Contents
- Index
Bounds, Distribution
Certain distributions like the normal distribution and logistic distribution are unbounded. Values generated from these distributions range from -infinity to infinity.
Distributions like the lognormal distribution and gamma distribution have lower bounds. They range from this lower bound to infinity.
Distributions like the negative of the lognormal distribution and negative of the gamma distribution have upper bounds. They range from -infinity to this upper bound.
Finally distributions like the beta distribution have both upper and lower bounds. They range from the lower bound to the upper bound.

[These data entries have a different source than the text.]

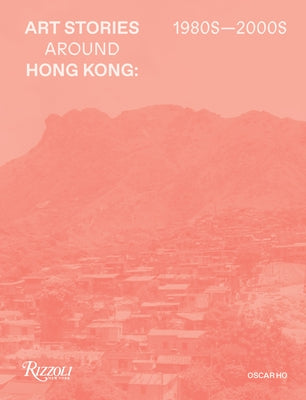 Art Stories Around Hong Kong 1980s-2000s by Ho Hing-Kay, Oscar
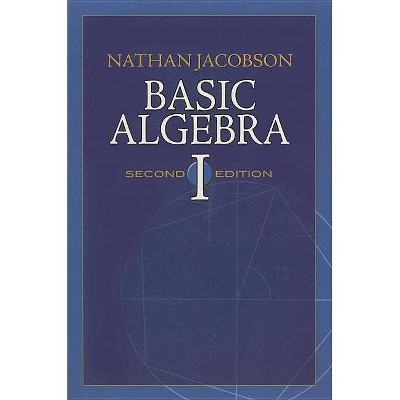 Basic Algebra I - (Dover Books on Mathematics) 2nd Edition by  Nathan Jacobson (Paperback)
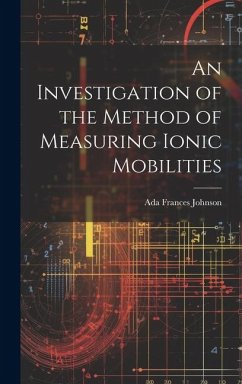 An Investigation of the Method of Measuring Ionic Mobilities - Frances, Johnson Ada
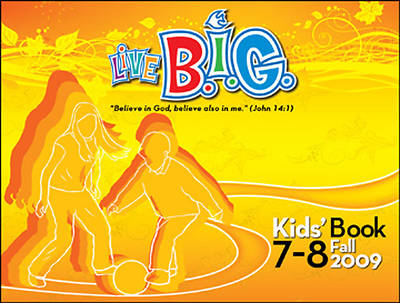 Picture of Live B.I.G. Ages 7-8 Student Summer 2010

Bounded distributions can only transform values within the range of the distribution. If a spec limit or data point were outside the range of the distribution, it could not be transformed. The maximum likelihood method of fitting a distribution to a set of data assures the data is within the range of the distribution. The method of moments method of fitting a distribution to a set of data does not generally assure the data is within the range of the distribution. However, the method of moments approach has been modified, when possible, to reduce the number of moments matched to ensure the data is within the range of the distribution.
Neither approach ensures the spec limits are within the range of the distribution. Both approaches have been modified so that the user can specify a range of values that must be in the range of the selected distribution. This range can be specified using the Select Distribution to Fit Data dialog box. When the Find Best Distribution button is clicked in the Data window, the required range is automatically specified as at least 1 standard deviation beyond any spec limits. This assures the spec limits are within the range of the distribution and can be transformed.